I rimpianti di una vita dedicata alla propria felicità e del fallimento nelle relazioni che ci stanno più a cuore e la frustrazione dell’impotenza di fronte a comportamenti inesplicabili fanno da guida per questa cruda ma onesta pellicola che ci schiaffeggia, manipolandoci come fossimo marionette.
The Son non è sicuramente un film facile da interpretare, nella scrittura sono presenti momenti così intimamente delicati che una piccola esagerazione potrebbe far crollare un intero sistema. Hugh Jackman, che interpreta il padre Peter, dimostra di essere in grado di ricoprire non solo ruoli ruvidi e che trasudano stereotipi, ma anche di sapersi trasformare, in modo sorprendentemente affascinante, in un personaggio dalle mille sfaccettature, dall’uomo deciso e pieno di sé ad uno fragile ed emotivo, disperato, senza esitare e trattenendo un’incredibile veridicità.

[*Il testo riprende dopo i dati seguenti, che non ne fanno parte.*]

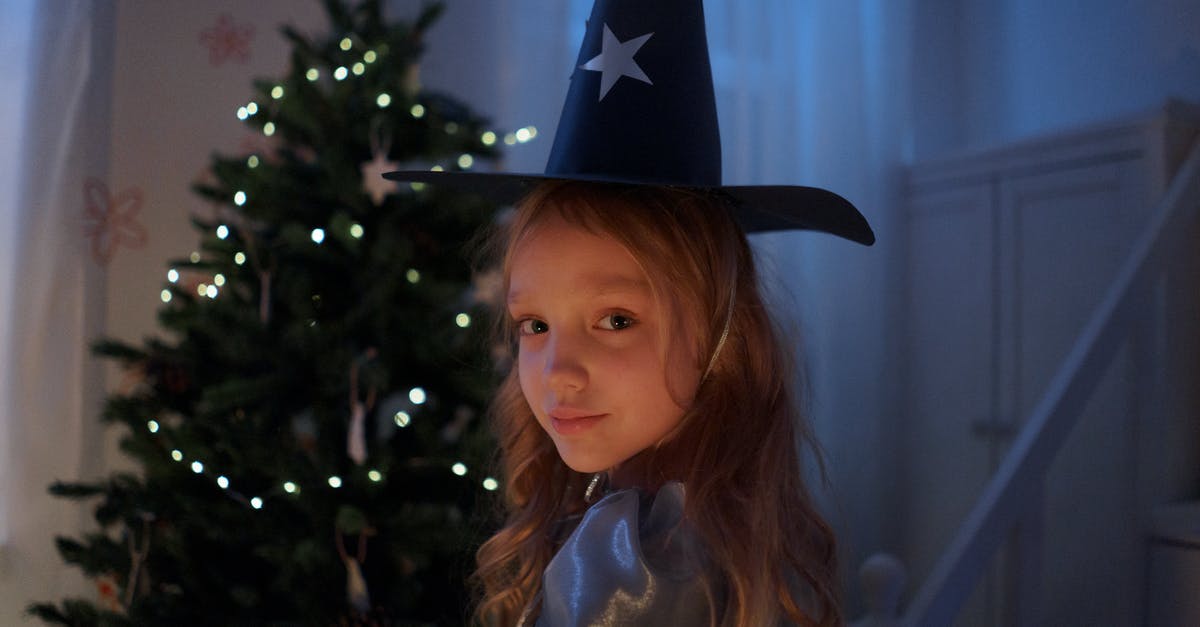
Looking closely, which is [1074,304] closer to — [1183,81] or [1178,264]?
[1178,264]

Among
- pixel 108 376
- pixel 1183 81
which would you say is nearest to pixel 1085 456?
pixel 1183 81

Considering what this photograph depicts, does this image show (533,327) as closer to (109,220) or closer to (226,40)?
(109,220)

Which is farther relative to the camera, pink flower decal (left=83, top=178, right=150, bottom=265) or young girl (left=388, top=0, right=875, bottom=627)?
pink flower decal (left=83, top=178, right=150, bottom=265)

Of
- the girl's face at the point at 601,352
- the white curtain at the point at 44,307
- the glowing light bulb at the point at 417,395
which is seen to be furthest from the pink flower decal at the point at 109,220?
the girl's face at the point at 601,352

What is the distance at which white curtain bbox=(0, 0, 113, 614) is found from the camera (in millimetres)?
1642

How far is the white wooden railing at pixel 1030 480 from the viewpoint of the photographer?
1.08 m

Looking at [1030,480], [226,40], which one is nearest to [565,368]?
[1030,480]

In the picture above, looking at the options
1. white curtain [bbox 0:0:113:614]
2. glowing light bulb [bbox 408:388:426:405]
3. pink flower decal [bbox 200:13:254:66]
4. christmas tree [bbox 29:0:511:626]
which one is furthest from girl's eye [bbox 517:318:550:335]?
pink flower decal [bbox 200:13:254:66]

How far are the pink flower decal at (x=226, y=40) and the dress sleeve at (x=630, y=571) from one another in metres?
1.63

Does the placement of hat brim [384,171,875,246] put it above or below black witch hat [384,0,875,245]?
below

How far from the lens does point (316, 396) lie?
1.33 metres

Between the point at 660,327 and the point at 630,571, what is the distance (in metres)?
0.20

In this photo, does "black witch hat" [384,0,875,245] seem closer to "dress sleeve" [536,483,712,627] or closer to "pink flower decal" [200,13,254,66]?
"dress sleeve" [536,483,712,627]

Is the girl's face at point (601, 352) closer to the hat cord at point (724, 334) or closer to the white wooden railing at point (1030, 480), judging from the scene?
the hat cord at point (724, 334)
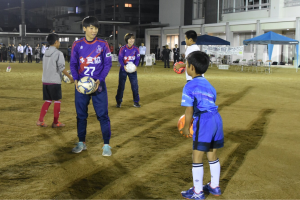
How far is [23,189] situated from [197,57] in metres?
2.61

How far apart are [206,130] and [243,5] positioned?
1396 inches

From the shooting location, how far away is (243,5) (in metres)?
35.6

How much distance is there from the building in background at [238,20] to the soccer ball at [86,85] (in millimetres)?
27647

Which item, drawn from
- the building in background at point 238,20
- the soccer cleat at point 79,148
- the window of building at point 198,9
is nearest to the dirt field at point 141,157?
the soccer cleat at point 79,148

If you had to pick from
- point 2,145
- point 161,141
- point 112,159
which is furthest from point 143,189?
point 2,145

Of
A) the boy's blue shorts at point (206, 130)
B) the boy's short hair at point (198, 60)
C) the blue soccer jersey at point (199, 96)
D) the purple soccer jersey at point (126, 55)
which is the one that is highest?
the purple soccer jersey at point (126, 55)

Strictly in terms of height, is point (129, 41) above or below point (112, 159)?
above

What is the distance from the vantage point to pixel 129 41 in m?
8.94

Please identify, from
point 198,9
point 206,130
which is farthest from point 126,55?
point 198,9

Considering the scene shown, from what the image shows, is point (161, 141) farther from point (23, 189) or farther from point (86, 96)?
point (23, 189)

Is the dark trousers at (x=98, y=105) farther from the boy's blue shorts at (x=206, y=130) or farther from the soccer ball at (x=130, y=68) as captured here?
the soccer ball at (x=130, y=68)

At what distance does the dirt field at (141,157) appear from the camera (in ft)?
12.6

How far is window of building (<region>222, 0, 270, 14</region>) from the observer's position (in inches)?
1307

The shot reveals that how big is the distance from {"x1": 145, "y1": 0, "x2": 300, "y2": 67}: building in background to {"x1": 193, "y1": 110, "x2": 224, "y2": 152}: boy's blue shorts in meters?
28.0
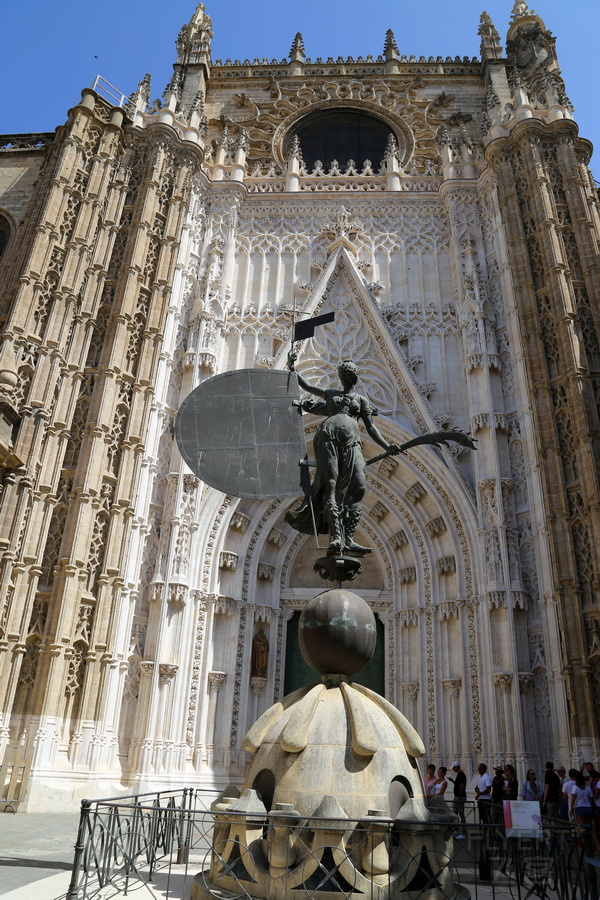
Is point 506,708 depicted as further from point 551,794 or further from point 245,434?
point 245,434

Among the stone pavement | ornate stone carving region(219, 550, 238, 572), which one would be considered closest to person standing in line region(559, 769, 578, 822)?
the stone pavement

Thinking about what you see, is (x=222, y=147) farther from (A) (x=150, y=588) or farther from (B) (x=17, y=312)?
(A) (x=150, y=588)

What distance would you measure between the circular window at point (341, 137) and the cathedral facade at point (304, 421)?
1394 mm

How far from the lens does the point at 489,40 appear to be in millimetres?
25984

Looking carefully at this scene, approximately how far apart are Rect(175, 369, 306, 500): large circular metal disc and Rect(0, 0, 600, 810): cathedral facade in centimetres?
721

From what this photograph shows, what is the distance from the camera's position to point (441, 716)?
632 inches

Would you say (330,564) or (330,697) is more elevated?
(330,564)

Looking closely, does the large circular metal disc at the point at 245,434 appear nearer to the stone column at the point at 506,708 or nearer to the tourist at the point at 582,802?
the tourist at the point at 582,802

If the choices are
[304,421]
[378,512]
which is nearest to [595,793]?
[378,512]

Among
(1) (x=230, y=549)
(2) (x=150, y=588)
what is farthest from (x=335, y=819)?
(1) (x=230, y=549)

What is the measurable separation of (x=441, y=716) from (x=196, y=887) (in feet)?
35.5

In generale, The Son è svolto in modo efficiente, riesce a non cadere nella trappola del film drammatico strappalacrime, toccando tematiche assolutamente contemporanee riuscendo a mantenere un carattere crudo e allo stesso tempo delicatamente struggente. Mentre elaboriamo questa pellicola, speriamo che Florian torni presto con l’ultimo capitolo della trilogia.